### AIM
Starting with the line containing "Which reference, the" and going through the end of the records, write out those lines again with "porch column" renamed to "front pillar" and everything else unchanged. Leave the pictures out.

·····

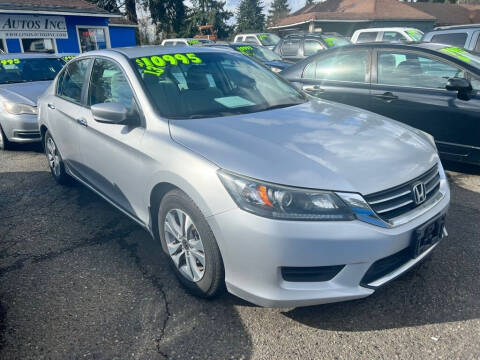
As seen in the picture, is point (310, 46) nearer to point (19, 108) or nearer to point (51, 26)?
point (19, 108)

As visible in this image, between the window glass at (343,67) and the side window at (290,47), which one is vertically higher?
the side window at (290,47)

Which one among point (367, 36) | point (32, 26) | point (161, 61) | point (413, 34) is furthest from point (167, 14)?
point (161, 61)

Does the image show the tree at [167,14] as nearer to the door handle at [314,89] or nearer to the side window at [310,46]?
the side window at [310,46]

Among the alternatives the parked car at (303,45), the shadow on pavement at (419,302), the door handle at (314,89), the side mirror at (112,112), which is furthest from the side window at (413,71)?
the parked car at (303,45)

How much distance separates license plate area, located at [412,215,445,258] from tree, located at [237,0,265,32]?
53414 mm

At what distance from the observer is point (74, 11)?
18328 mm

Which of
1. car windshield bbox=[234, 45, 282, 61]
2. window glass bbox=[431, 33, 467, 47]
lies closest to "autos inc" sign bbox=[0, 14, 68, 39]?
car windshield bbox=[234, 45, 282, 61]

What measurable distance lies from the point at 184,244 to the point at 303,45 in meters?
10.7

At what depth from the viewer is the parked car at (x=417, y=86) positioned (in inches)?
167

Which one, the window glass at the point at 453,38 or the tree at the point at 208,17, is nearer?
the window glass at the point at 453,38

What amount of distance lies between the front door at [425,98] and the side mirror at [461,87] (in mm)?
60

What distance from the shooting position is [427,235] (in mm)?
2273

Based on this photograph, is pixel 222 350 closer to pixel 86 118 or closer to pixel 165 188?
pixel 165 188

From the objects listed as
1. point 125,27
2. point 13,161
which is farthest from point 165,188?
point 125,27
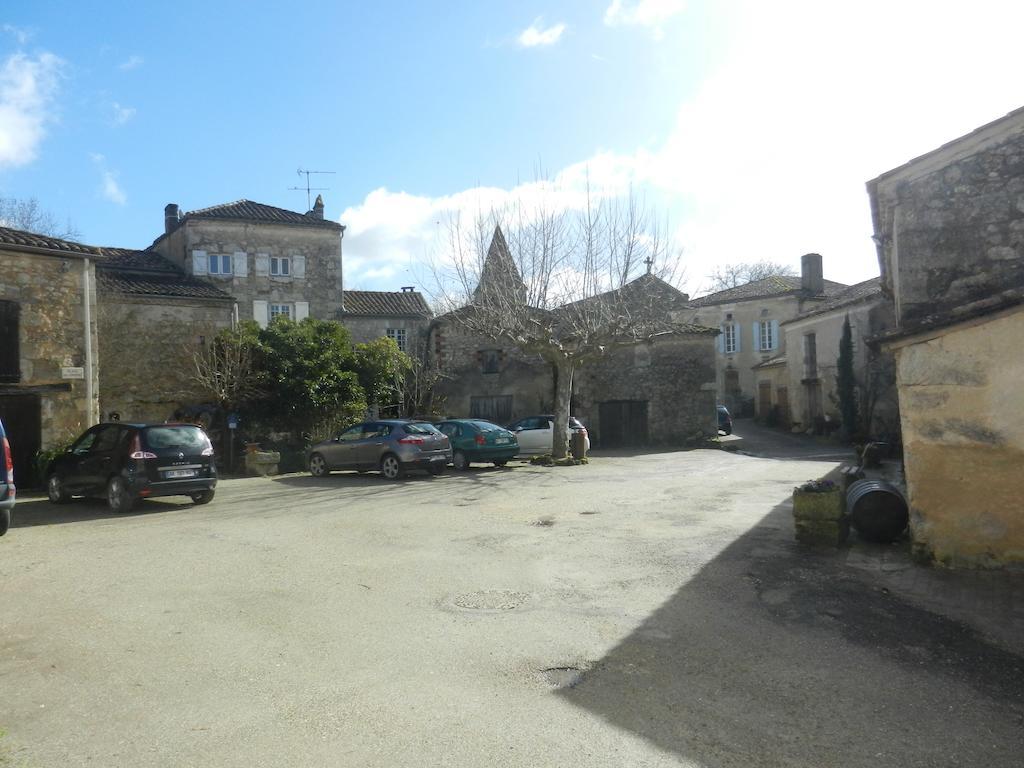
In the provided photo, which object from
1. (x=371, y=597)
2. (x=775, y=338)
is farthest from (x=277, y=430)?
(x=775, y=338)

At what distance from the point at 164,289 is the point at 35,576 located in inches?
841

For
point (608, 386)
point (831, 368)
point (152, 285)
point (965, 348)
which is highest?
point (152, 285)

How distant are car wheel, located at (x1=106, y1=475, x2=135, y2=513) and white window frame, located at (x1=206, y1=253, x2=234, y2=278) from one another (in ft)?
78.1

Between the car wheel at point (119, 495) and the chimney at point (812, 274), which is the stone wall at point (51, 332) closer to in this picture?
the car wheel at point (119, 495)

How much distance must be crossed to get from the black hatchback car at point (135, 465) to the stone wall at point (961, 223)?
11.0 m

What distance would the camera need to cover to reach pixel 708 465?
65.8 feet

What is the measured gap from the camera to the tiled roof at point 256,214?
33.9m

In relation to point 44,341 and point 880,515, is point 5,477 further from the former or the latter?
point 880,515

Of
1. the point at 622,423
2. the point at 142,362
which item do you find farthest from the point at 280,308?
the point at 622,423

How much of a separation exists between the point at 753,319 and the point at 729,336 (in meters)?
1.98

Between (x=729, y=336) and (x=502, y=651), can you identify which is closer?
(x=502, y=651)

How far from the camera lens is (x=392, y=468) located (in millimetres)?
16797

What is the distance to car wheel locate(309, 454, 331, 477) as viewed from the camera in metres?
18.3

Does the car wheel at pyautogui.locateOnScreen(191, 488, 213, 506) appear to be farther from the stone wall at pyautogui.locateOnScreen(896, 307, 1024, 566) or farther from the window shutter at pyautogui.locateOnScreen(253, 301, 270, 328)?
the window shutter at pyautogui.locateOnScreen(253, 301, 270, 328)
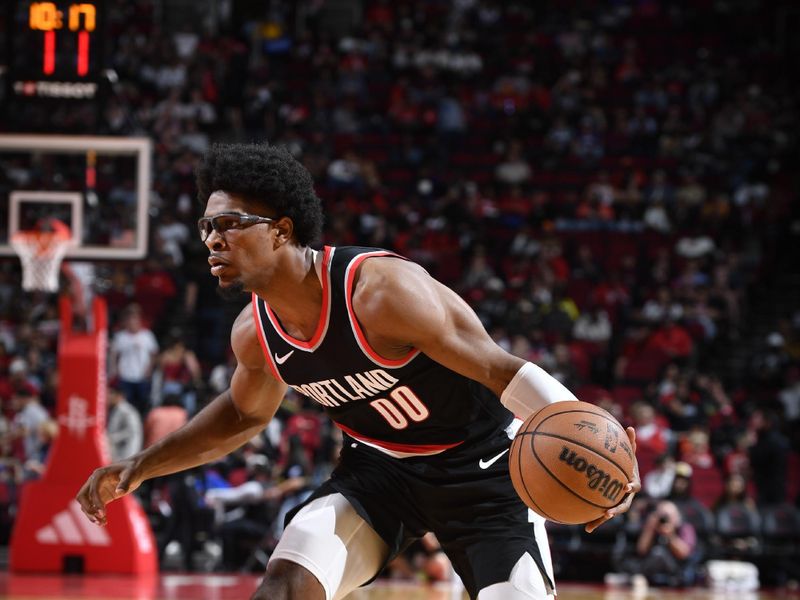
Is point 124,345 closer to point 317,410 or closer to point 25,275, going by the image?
point 317,410

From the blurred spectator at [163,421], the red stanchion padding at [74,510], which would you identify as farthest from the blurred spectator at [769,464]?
the red stanchion padding at [74,510]

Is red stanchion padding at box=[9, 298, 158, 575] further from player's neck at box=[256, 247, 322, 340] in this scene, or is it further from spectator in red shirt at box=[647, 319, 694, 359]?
spectator in red shirt at box=[647, 319, 694, 359]

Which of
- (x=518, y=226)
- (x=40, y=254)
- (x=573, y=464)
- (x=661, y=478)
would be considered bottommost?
(x=661, y=478)

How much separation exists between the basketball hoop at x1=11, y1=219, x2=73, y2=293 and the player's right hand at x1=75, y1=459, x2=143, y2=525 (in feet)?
19.3

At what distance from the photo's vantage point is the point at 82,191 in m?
9.69

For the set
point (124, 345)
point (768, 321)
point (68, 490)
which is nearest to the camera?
point (68, 490)

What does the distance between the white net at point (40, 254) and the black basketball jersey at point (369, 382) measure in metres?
6.04

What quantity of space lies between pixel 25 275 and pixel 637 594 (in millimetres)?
5957

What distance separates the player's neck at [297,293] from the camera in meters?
3.68

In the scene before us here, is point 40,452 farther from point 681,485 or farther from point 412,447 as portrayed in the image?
point 412,447

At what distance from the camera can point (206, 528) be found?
37.1ft

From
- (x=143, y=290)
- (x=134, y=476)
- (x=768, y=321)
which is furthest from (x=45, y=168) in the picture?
(x=768, y=321)

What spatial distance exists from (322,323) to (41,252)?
21.1 feet

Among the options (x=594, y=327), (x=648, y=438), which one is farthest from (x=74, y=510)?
(x=594, y=327)
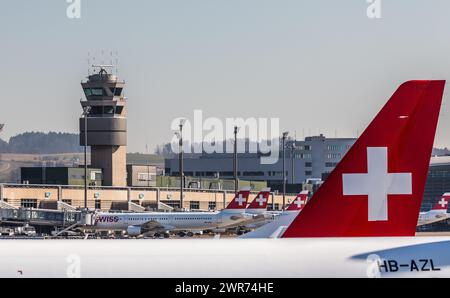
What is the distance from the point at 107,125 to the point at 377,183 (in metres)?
150

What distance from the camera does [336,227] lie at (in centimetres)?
2567

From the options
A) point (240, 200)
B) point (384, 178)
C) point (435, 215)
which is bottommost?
point (435, 215)

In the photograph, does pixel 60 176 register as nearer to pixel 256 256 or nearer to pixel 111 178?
pixel 111 178

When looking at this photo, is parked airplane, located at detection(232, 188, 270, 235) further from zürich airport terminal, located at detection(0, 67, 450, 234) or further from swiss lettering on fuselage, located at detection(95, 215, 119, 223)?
zürich airport terminal, located at detection(0, 67, 450, 234)

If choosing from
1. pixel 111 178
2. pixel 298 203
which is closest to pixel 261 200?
pixel 298 203

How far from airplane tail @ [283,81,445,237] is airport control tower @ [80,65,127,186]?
145224mm

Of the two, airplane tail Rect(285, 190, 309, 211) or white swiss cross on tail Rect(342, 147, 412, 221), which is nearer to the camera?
white swiss cross on tail Rect(342, 147, 412, 221)

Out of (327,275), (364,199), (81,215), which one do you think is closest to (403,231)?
(364,199)

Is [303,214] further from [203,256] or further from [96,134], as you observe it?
[96,134]

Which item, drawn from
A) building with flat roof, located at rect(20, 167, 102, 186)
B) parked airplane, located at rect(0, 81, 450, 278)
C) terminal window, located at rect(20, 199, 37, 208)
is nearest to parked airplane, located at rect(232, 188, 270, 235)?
terminal window, located at rect(20, 199, 37, 208)

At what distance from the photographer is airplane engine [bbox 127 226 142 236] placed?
384 ft

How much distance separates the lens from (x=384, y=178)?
26.2m

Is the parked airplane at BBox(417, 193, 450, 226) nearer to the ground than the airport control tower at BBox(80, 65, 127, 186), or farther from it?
nearer to the ground

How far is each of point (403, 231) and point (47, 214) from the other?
93173mm
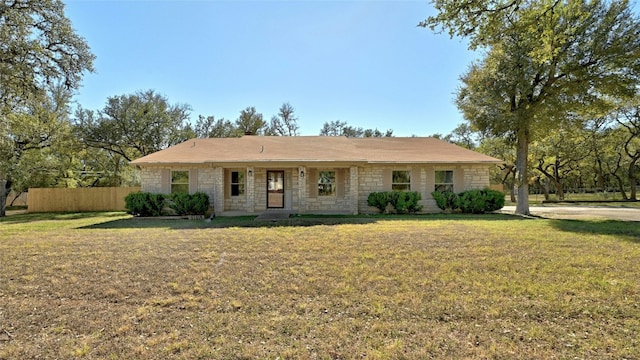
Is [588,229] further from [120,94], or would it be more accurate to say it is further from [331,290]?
[120,94]

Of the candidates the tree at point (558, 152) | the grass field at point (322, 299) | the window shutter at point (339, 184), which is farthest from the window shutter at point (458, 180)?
the tree at point (558, 152)

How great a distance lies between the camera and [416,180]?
15180 mm

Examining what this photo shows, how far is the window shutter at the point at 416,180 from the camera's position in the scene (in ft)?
49.7

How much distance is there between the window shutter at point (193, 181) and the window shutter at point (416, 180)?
977 cm

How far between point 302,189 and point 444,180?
6.55 meters

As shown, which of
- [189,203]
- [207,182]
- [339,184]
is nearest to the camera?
[189,203]

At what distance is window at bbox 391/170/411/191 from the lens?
15.2m

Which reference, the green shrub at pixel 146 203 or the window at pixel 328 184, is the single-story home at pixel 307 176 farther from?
the green shrub at pixel 146 203

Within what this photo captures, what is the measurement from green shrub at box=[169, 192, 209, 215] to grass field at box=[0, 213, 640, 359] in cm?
619

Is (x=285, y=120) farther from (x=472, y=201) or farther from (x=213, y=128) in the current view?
(x=472, y=201)

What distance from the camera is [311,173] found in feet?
50.5

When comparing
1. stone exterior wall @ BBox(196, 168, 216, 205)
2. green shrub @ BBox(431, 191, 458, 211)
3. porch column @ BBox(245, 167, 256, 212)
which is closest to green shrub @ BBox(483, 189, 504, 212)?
green shrub @ BBox(431, 191, 458, 211)

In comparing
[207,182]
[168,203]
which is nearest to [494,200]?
[207,182]

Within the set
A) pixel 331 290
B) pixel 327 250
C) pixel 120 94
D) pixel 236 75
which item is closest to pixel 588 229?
pixel 327 250
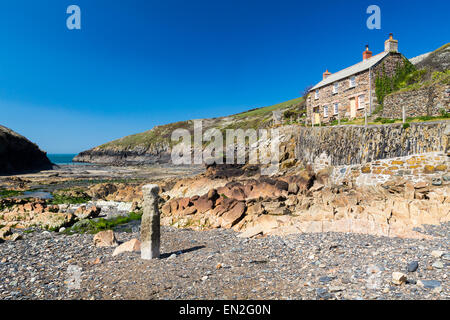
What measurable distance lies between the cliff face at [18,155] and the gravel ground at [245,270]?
58815 mm

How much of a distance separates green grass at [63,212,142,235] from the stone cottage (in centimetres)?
2113

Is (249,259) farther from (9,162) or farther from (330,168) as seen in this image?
(9,162)

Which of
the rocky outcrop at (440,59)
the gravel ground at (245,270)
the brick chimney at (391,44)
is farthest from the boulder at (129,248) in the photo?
the rocky outcrop at (440,59)

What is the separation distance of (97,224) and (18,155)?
61.6 meters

·····

### REPLY
Which reference, the green shrub at pixel 146 203 or the window at pixel 328 184, is the single-story home at pixel 307 176 farther from?
the green shrub at pixel 146 203

Within what this photo captures, what is the measurement from green shrub at box=[169, 192, 209, 215] to grass field at box=[0, 213, 640, 359] in cm?
619

Is (x=285, y=120) farther from (x=472, y=201) or farther from (x=213, y=128) in the current view?
(x=472, y=201)

What distance from the camera is [311,173] found in feet?
50.5

When comparing
1. stone exterior wall @ BBox(196, 168, 216, 205)
2. green shrub @ BBox(431, 191, 458, 211)
3. front pillar @ BBox(245, 167, 256, 212)
which is closest to green shrub @ BBox(483, 189, 504, 212)?
green shrub @ BBox(431, 191, 458, 211)

In comparing
[207,182]
[168,203]
which is nearest to [494,200]?
[207,182]

Within the set
A) pixel 331 290
B) pixel 327 250
C) pixel 120 94
D) pixel 236 75
which item is closest to pixel 588 229?
pixel 327 250
What measurable distance lies between the cliff face at [18,155] and the gravel ground at [245,270]?
58815 mm

How much of a distance separates green grass at [63,212,142,235] from the stone cottage (in centimetres)?
2113

Is (249,259) farther from (9,162) or farther from (330,168) as seen in this image?
(9,162)

Which of
the rocky outcrop at (440,59)
the gravel ground at (245,270)
the brick chimney at (391,44)
is farthest from the boulder at (129,248) in the photo?
the rocky outcrop at (440,59)

What is the separation distance of (97,224) and (18,155)?
61.6 meters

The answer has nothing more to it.